* GOAL *
Copy the listing below word for word, keeping every line in its original order.

* LISTING *

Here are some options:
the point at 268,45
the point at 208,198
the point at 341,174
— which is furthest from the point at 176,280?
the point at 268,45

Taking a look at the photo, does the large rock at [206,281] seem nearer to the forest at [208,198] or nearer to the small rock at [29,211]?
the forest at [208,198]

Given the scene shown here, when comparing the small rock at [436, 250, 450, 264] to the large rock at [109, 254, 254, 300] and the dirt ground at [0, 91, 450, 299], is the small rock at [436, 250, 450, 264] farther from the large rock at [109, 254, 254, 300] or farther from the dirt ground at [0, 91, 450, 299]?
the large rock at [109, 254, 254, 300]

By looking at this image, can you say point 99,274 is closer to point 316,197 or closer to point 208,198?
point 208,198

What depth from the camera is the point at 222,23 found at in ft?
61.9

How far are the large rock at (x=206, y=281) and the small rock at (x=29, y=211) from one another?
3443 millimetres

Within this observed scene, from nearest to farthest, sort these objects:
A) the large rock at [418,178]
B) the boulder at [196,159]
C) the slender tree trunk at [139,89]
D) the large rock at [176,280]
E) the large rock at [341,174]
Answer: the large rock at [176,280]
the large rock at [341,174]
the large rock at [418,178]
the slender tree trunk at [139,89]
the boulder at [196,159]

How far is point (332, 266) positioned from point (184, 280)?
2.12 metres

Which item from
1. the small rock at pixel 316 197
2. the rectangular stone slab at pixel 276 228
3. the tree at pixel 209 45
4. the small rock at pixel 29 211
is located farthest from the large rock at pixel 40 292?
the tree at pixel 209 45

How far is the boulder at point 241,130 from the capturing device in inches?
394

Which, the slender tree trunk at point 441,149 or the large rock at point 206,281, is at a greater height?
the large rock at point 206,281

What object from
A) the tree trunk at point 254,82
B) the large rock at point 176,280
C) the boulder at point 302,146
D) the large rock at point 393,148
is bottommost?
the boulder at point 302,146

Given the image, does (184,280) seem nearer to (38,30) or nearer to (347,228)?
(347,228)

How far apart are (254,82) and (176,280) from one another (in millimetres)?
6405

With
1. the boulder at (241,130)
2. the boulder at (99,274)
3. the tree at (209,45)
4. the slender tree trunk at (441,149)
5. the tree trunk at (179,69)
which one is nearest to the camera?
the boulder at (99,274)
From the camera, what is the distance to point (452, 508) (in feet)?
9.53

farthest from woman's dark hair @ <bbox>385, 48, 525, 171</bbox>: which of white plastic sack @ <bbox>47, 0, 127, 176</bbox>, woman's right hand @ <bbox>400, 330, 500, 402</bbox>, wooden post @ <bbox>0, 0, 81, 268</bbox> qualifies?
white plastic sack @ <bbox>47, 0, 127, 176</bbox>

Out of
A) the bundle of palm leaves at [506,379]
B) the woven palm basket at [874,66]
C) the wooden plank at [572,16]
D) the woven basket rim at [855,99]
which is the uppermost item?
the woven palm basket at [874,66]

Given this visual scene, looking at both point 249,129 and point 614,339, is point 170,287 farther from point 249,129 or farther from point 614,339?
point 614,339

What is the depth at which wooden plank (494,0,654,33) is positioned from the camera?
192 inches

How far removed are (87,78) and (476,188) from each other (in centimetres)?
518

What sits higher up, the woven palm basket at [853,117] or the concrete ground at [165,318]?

* FINISHED ANSWER *
Here are some options:
the point at 268,45
the point at 208,198
the point at 341,174
— which is furthest from the point at 176,280?
the point at 268,45

Taking a look at the photo, does the large rock at [206,281] seem nearer to the forest at [208,198] or nearer to the small rock at [29,211]?
the forest at [208,198]

Given the scene shown here, when comparing the small rock at [436, 250, 450, 264] to the large rock at [109, 254, 254, 300] and the dirt ground at [0, 91, 450, 299], is the small rock at [436, 250, 450, 264] farther from the large rock at [109, 254, 254, 300] or farther from the dirt ground at [0, 91, 450, 299]?
the large rock at [109, 254, 254, 300]

By looking at this image, can you say point 99,274 is closer to point 316,197 or closer to point 208,198?
point 208,198

What depth from the camera is the point at 222,23 found at in ft?
61.9

How far are the large rock at (x=206, y=281) and the small rock at (x=29, y=211) from one another?
3443 millimetres

Within this observed scene, from nearest to farthest, sort these objects:
A) the large rock at [418,178]
B) the boulder at [196,159]
C) the slender tree trunk at [139,89]
D) the large rock at [176,280]
E) the large rock at [341,174]
Answer: the large rock at [176,280]
the large rock at [341,174]
the large rock at [418,178]
the slender tree trunk at [139,89]
the boulder at [196,159]

How far is point (332, 266) positioned from point (184, 280)?
2.12 metres

Which item from
1. the small rock at pixel 316 197
2. the rectangular stone slab at pixel 276 228
3. the tree at pixel 209 45
4. the small rock at pixel 29 211
is located farthest from the large rock at pixel 40 292?
the tree at pixel 209 45

How far is the boulder at point 241,130 from the capturing device in inches?
394

Which, the slender tree trunk at point 441,149 or the large rock at point 206,281, is at a greater height?
the large rock at point 206,281

What object from
A) the tree trunk at point 254,82
B) the large rock at point 176,280
C) the boulder at point 302,146
D) the large rock at point 393,148
is bottommost?
the boulder at point 302,146

Given the image, does (184,280) seem nearer to (38,30) or nearer to (347,228)?
(347,228)

How far apart are (254,82) and (176,280) from one another (in millimetres)?
6405

With
1. the boulder at (241,130)
2. the boulder at (99,274)
3. the tree at (209,45)
4. the slender tree trunk at (441,149)
5. the tree trunk at (179,69)
which one is nearest to the camera?
the boulder at (99,274)
From the camera, what is the distance to point (452, 508) (in feet)?
9.53

farthest from woman's dark hair @ <bbox>385, 48, 525, 171</bbox>: which of white plastic sack @ <bbox>47, 0, 127, 176</bbox>, woman's right hand @ <bbox>400, 330, 500, 402</bbox>, wooden post @ <bbox>0, 0, 81, 268</bbox> qualifies?
white plastic sack @ <bbox>47, 0, 127, 176</bbox>

Out of
A) the bundle of palm leaves at [506,379]
B) the woven palm basket at [874,66]
C) the wooden plank at [572,16]
D) the woven basket rim at [855,99]
which is the uppermost item?
the woven palm basket at [874,66]

Given this visual scene, looking at both point 249,129 and point 614,339, is point 170,287 farther from point 249,129 or farther from point 614,339?
point 614,339

What is the depth at which wooden plank (494,0,654,33) is positioned from the camera?
192 inches

How far removed are (87,78) and (476,188) from each other (in centimetres)?
518

What sits higher up, the woven palm basket at [853,117] or the concrete ground at [165,318]?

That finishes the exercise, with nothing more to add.